## Task details
Leaving out the pictures, retype exactly the lines from the one holding "crossdresser forced to" through the end of the material.

## Records shown
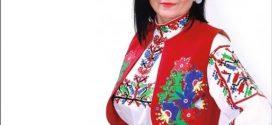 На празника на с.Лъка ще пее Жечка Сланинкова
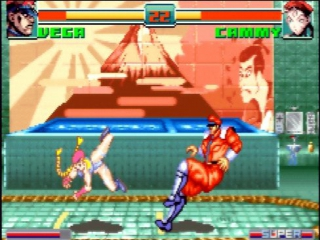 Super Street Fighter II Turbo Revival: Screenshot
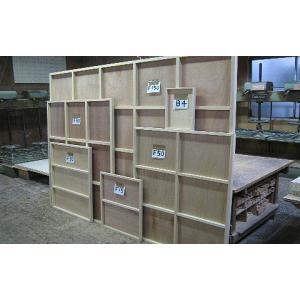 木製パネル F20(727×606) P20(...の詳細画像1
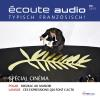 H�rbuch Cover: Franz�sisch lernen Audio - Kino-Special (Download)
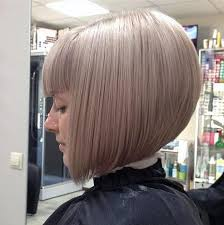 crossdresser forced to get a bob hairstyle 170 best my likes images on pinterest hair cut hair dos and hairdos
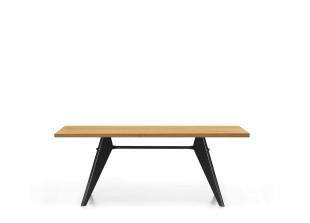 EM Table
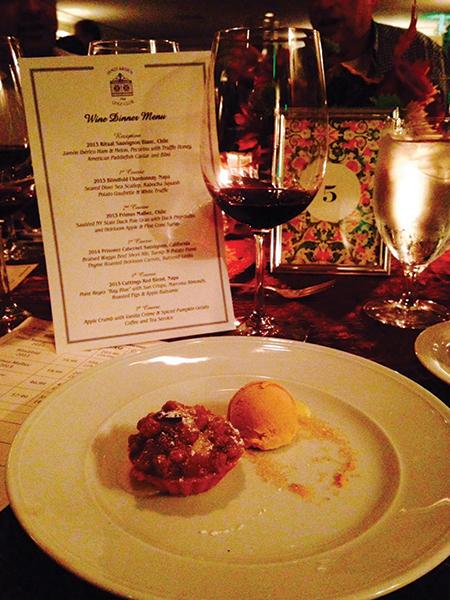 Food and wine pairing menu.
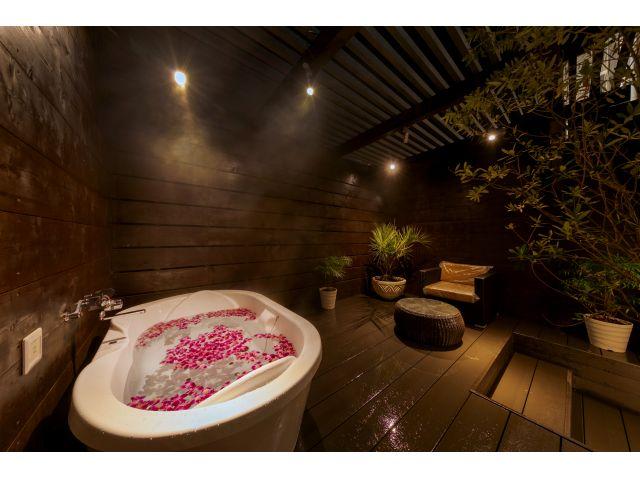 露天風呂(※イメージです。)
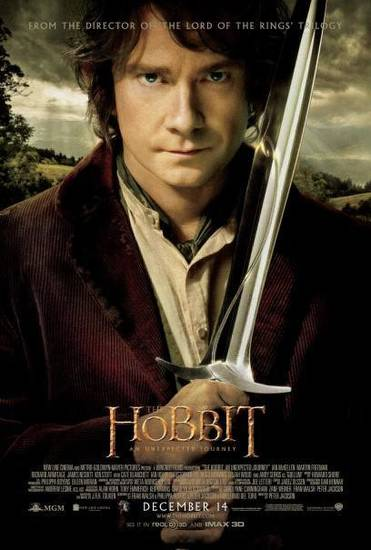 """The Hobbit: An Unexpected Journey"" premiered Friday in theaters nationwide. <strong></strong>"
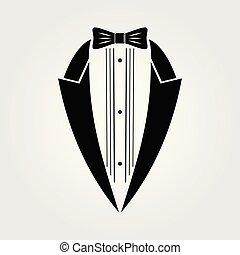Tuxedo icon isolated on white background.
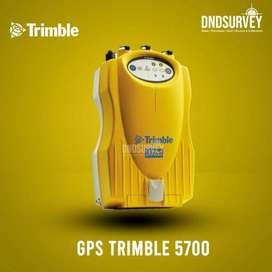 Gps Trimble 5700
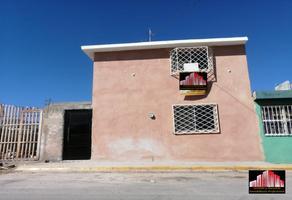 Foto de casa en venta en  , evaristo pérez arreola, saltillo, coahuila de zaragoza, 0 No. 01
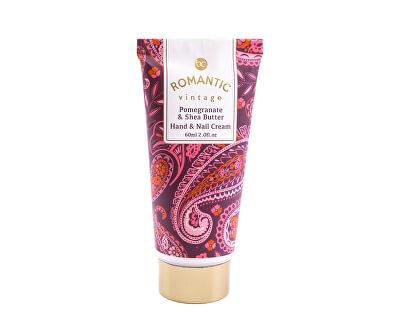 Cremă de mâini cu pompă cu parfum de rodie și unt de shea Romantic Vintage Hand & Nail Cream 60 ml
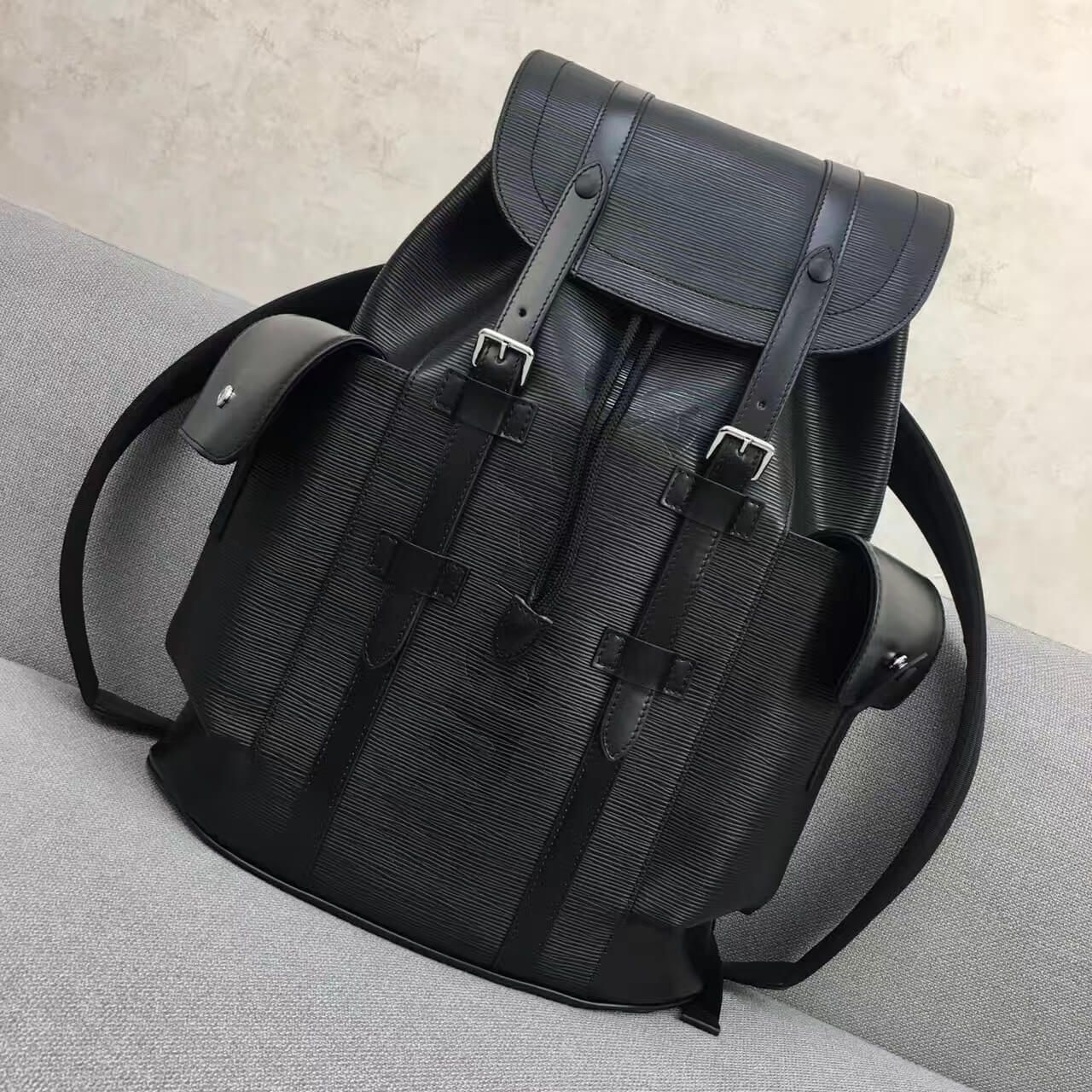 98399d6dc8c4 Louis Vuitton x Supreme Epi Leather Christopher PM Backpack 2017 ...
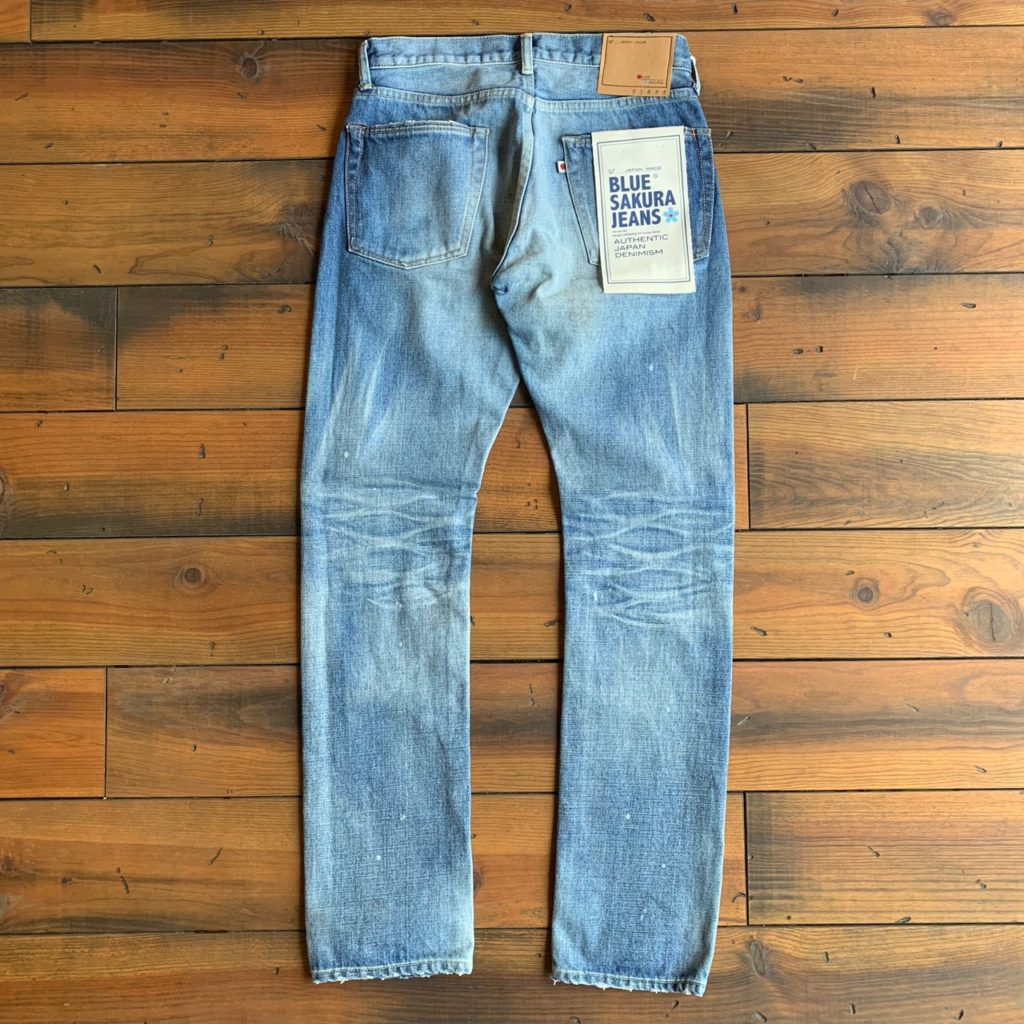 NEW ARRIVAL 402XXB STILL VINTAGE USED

## Result of the task
 crossdresser forced to get a bob hairstyle 170 best my likes images on pinterest hair cut hair dos and hairdos
 EM Table
 Food and wine pairing menu.
 露天風呂(※イメージです。)
 """The Hobbit: An Unexpected Journey"" premiered Friday in theaters nationwide. <strong></strong>"
Tuxedo icon isolated on white background.
 Gps Trimble 5700
 Foto de casa en venta en  , evaristo pérez arreola, saltillo, coahuila de zaragoza, 0 No. 01
 Cremă de mâini cu pompă cu parfum de rodie și unt de shea Romantic Vintage Hand & Nail Cream 60 ml
 98399d6dc8c4 Louis Vuitton x Supreme Epi Leather Christopher PM Backpack 2017 ...
 NEW ARRIVAL 402XXB STILL VINTAGE USED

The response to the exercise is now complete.